= WORK REQUIRED =
Beginning with the line containing "How much distance" and ending with the last line of the records, set down every line exactly.

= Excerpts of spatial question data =
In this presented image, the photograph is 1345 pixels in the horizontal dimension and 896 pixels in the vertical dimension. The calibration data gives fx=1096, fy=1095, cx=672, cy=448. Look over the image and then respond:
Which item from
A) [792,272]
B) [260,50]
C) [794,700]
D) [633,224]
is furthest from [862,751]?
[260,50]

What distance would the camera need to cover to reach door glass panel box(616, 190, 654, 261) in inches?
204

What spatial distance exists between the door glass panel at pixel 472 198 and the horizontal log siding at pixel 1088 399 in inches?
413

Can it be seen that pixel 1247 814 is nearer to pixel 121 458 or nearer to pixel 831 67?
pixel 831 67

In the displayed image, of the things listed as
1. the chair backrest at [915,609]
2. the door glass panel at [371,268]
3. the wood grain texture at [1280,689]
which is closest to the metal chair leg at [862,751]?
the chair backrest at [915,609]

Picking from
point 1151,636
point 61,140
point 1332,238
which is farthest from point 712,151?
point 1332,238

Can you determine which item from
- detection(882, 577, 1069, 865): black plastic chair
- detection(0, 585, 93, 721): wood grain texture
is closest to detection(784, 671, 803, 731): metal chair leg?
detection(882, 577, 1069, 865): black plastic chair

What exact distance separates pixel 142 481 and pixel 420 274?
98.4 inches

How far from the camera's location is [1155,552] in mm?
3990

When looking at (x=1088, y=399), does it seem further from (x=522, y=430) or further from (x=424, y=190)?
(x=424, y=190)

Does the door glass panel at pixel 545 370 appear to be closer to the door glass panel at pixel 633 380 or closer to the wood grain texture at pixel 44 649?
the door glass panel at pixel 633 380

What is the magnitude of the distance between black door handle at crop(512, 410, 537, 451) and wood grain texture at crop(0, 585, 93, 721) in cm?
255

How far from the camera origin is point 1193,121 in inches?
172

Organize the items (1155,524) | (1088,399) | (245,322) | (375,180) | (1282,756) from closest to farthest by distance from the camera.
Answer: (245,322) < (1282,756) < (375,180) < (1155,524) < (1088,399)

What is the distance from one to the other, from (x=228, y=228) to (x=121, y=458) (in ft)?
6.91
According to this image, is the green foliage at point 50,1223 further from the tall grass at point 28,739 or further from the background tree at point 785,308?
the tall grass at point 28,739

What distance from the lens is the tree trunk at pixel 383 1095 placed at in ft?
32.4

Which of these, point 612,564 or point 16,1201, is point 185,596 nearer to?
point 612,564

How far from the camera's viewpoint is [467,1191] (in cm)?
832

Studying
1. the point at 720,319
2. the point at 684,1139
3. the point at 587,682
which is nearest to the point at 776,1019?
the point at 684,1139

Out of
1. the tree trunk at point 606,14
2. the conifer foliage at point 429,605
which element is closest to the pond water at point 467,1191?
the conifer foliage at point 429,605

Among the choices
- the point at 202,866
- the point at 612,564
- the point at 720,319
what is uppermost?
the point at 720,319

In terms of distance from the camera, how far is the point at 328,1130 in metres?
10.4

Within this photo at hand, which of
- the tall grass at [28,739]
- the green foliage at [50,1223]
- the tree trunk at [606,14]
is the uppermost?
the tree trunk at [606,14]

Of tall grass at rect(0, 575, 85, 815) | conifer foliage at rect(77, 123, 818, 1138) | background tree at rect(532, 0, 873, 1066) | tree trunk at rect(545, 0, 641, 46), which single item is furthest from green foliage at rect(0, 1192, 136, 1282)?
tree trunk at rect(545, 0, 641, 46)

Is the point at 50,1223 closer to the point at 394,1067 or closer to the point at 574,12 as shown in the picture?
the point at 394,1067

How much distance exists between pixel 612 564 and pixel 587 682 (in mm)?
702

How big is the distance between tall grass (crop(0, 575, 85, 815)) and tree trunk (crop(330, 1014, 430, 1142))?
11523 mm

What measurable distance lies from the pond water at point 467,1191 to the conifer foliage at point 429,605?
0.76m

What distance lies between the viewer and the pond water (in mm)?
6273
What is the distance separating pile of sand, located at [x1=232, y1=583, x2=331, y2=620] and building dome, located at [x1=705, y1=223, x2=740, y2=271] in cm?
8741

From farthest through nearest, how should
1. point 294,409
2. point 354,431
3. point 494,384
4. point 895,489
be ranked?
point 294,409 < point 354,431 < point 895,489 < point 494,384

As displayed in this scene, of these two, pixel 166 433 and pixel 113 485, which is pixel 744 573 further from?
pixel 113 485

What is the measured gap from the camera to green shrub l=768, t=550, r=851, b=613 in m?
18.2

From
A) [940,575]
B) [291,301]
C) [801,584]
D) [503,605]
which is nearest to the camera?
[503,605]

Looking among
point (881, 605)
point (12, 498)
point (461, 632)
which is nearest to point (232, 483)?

= RESULT OF THE TASK =
How much distance exists between pixel 612 564 and pixel 587 682 (in mm)?
702

How big is the distance between tall grass (crop(0, 575, 85, 815)) and tree trunk (crop(330, 1014, 430, 1142))?
11523 mm

What measurable distance lies from the pond water at point 467,1191 to the conifer foliage at point 429,605?
0.76m

What distance lies between the viewer and the pond water (in mm)?
6273
What is the distance separating pile of sand, located at [x1=232, y1=583, x2=331, y2=620] and building dome, located at [x1=705, y1=223, x2=740, y2=271] in cm?
8741

From farthest through nearest, how should
1. point 294,409
2. point 354,431
3. point 494,384
4. point 895,489
be ranked?
point 294,409 < point 354,431 < point 895,489 < point 494,384

As displayed in this scene, of these two, pixel 166 433 and pixel 113 485, which is pixel 744 573 further from?
pixel 113 485

What is the measured gap from the camera to green shrub l=768, t=550, r=851, b=613 in m?
18.2

From
A) [940,575]
B) [291,301]
C) [801,584]
D) [503,605]
which is nearest to the camera?
[503,605]

Looking among
point (881, 605)
point (12, 498)
point (461, 632)
which is nearest to point (232, 483)?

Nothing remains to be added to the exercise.